Tuesday 2 April 2013

THE “REAL MONEY” MAILING

Mailshots are regarded by most recipients as the dark side of marketing. Direct mail is the most unpopular marketing tool usually characterized as junk mail, it is often thrown away without being read beyond the most cursory glance to check that  it  isn’t “real” mail, and sometimes it is thrown away unopened.
Getting people to read the mailing is the first hurdle to overcome. The advice offered to direct mail companies is often counterproductive—for example, making the envelope look enticing by using color printing, putting a “teaser” question on the envelope, and so forth—because this flags up to the recipient that there is a sales pitch inside.
One of the earliest mailshot promotions, in the 1920s, was for American insurance giant Metropolitan Life. The company sent out a mailing promoting retirement plans, and glued a genuine one cent piece to the letter. The weight of the one-cent piece made the balance of the envelope feel strange, encouraging people to open it: the letter inside explained how one cent per day saved, at compound interest, would produce over $500 after 25 years—all from only one cent, an amount that most people would not notice.
The letter went on to ask how much better it would be if the person could save two cents a day, or five cents—or a dollar. The style was sober, as if writing to an existing customer—no sales-pitch hyperbole or advertising “puff.”
The key issue in the mailshot was the one-cent piece—not an eyecatching, gimmicky piece of envelope design, but a genuine (if small) gift to the recipient of the mailing. Apart from creating an intriguing mailshot, even such a small gift as a penny makes the recipient more inclined to do business with the firm. Allowing for inflation, that penny would be worth close to 50p today, of course, so it may be worth considering sticking a larger-denomination coin to the letter. After all, with the average mailing costing around £2 a time, an extra 10p (or even 50p) for a coin that will perhaps double the response rate has to be worth trying.
Metropolitan Life became one of America’s largest insurance companies, funding the construction of the Empire State Building and later being the largest investor in war bonds for funding World War II.
Practice:
• Make the gift worth while. Real money will always attract more attention than yet another ballpoint pen.

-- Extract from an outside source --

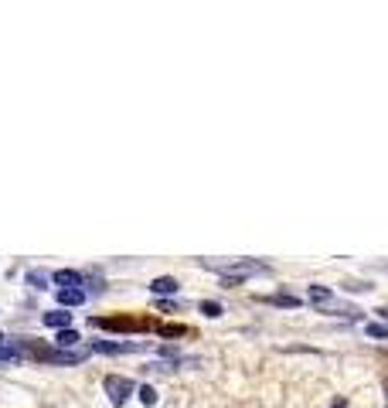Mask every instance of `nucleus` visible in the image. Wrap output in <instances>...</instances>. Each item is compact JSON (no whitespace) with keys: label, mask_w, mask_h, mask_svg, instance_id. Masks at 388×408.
<instances>
[{"label":"nucleus","mask_w":388,"mask_h":408,"mask_svg":"<svg viewBox=\"0 0 388 408\" xmlns=\"http://www.w3.org/2000/svg\"><path fill=\"white\" fill-rule=\"evenodd\" d=\"M0 344H3V330H0Z\"/></svg>","instance_id":"obj_19"},{"label":"nucleus","mask_w":388,"mask_h":408,"mask_svg":"<svg viewBox=\"0 0 388 408\" xmlns=\"http://www.w3.org/2000/svg\"><path fill=\"white\" fill-rule=\"evenodd\" d=\"M266 303H276V306H290V310H297L303 299H297V296H286V293H279V296H266Z\"/></svg>","instance_id":"obj_12"},{"label":"nucleus","mask_w":388,"mask_h":408,"mask_svg":"<svg viewBox=\"0 0 388 408\" xmlns=\"http://www.w3.org/2000/svg\"><path fill=\"white\" fill-rule=\"evenodd\" d=\"M378 317H382V320H388V306H382V310H378Z\"/></svg>","instance_id":"obj_17"},{"label":"nucleus","mask_w":388,"mask_h":408,"mask_svg":"<svg viewBox=\"0 0 388 408\" xmlns=\"http://www.w3.org/2000/svg\"><path fill=\"white\" fill-rule=\"evenodd\" d=\"M41 324L51 326V330H69V326H72V313L58 306V310H48V313H41Z\"/></svg>","instance_id":"obj_4"},{"label":"nucleus","mask_w":388,"mask_h":408,"mask_svg":"<svg viewBox=\"0 0 388 408\" xmlns=\"http://www.w3.org/2000/svg\"><path fill=\"white\" fill-rule=\"evenodd\" d=\"M140 402H143V405H157V391L150 388V384H143V388H140Z\"/></svg>","instance_id":"obj_16"},{"label":"nucleus","mask_w":388,"mask_h":408,"mask_svg":"<svg viewBox=\"0 0 388 408\" xmlns=\"http://www.w3.org/2000/svg\"><path fill=\"white\" fill-rule=\"evenodd\" d=\"M92 326H103V330H136L133 320H99V317H92Z\"/></svg>","instance_id":"obj_9"},{"label":"nucleus","mask_w":388,"mask_h":408,"mask_svg":"<svg viewBox=\"0 0 388 408\" xmlns=\"http://www.w3.org/2000/svg\"><path fill=\"white\" fill-rule=\"evenodd\" d=\"M368 337H378V340H388V324H368Z\"/></svg>","instance_id":"obj_15"},{"label":"nucleus","mask_w":388,"mask_h":408,"mask_svg":"<svg viewBox=\"0 0 388 408\" xmlns=\"http://www.w3.org/2000/svg\"><path fill=\"white\" fill-rule=\"evenodd\" d=\"M334 408H348V405H344V402H334Z\"/></svg>","instance_id":"obj_18"},{"label":"nucleus","mask_w":388,"mask_h":408,"mask_svg":"<svg viewBox=\"0 0 388 408\" xmlns=\"http://www.w3.org/2000/svg\"><path fill=\"white\" fill-rule=\"evenodd\" d=\"M41 361H51V364H82L89 358V351H41Z\"/></svg>","instance_id":"obj_3"},{"label":"nucleus","mask_w":388,"mask_h":408,"mask_svg":"<svg viewBox=\"0 0 388 408\" xmlns=\"http://www.w3.org/2000/svg\"><path fill=\"white\" fill-rule=\"evenodd\" d=\"M89 351H92V354L119 358V354H136V351H143V344H133V340H96Z\"/></svg>","instance_id":"obj_2"},{"label":"nucleus","mask_w":388,"mask_h":408,"mask_svg":"<svg viewBox=\"0 0 388 408\" xmlns=\"http://www.w3.org/2000/svg\"><path fill=\"white\" fill-rule=\"evenodd\" d=\"M78 330L76 326H69V330H58V337H55V344H58V351H78Z\"/></svg>","instance_id":"obj_8"},{"label":"nucleus","mask_w":388,"mask_h":408,"mask_svg":"<svg viewBox=\"0 0 388 408\" xmlns=\"http://www.w3.org/2000/svg\"><path fill=\"white\" fill-rule=\"evenodd\" d=\"M177 289H181V286H177L174 276H157L154 283H150V293H154V296H174Z\"/></svg>","instance_id":"obj_7"},{"label":"nucleus","mask_w":388,"mask_h":408,"mask_svg":"<svg viewBox=\"0 0 388 408\" xmlns=\"http://www.w3.org/2000/svg\"><path fill=\"white\" fill-rule=\"evenodd\" d=\"M103 388H106V395H109L113 408H123L126 405V398L136 391V384H133L130 378H119V374H109V378L103 381Z\"/></svg>","instance_id":"obj_1"},{"label":"nucleus","mask_w":388,"mask_h":408,"mask_svg":"<svg viewBox=\"0 0 388 408\" xmlns=\"http://www.w3.org/2000/svg\"><path fill=\"white\" fill-rule=\"evenodd\" d=\"M48 283H51V272H44V269H31V272H28V286L48 289Z\"/></svg>","instance_id":"obj_11"},{"label":"nucleus","mask_w":388,"mask_h":408,"mask_svg":"<svg viewBox=\"0 0 388 408\" xmlns=\"http://www.w3.org/2000/svg\"><path fill=\"white\" fill-rule=\"evenodd\" d=\"M184 333V326L181 324H164V326H157V337H181Z\"/></svg>","instance_id":"obj_14"},{"label":"nucleus","mask_w":388,"mask_h":408,"mask_svg":"<svg viewBox=\"0 0 388 408\" xmlns=\"http://www.w3.org/2000/svg\"><path fill=\"white\" fill-rule=\"evenodd\" d=\"M51 279L62 283V289H82L85 286V276L76 269H58V272H51Z\"/></svg>","instance_id":"obj_5"},{"label":"nucleus","mask_w":388,"mask_h":408,"mask_svg":"<svg viewBox=\"0 0 388 408\" xmlns=\"http://www.w3.org/2000/svg\"><path fill=\"white\" fill-rule=\"evenodd\" d=\"M58 306L62 310H72V306H82L85 303V289H58Z\"/></svg>","instance_id":"obj_6"},{"label":"nucleus","mask_w":388,"mask_h":408,"mask_svg":"<svg viewBox=\"0 0 388 408\" xmlns=\"http://www.w3.org/2000/svg\"><path fill=\"white\" fill-rule=\"evenodd\" d=\"M201 313H204V317H211V320H218V317H222V303L204 299V303H201Z\"/></svg>","instance_id":"obj_13"},{"label":"nucleus","mask_w":388,"mask_h":408,"mask_svg":"<svg viewBox=\"0 0 388 408\" xmlns=\"http://www.w3.org/2000/svg\"><path fill=\"white\" fill-rule=\"evenodd\" d=\"M330 296H334L330 286H310V289H307V299H310V303H330Z\"/></svg>","instance_id":"obj_10"}]
</instances>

• Don’t be stingy. Send a coin that is worth something.
• Explain the benefits clearly, without rhetoric—you already have their attention if they are reading the mailshot at all.
• Accept that not everybody will respond—but if you get a 15 percent response you are beating the direct-mail averages by a considerable percentage.
• Ensure that you link the message to the coin—Metropolitan Life were pitching for savings accounts, but the money on the letter would work just as well for home insulation, loans, and indeed anything where the main advantage is financial.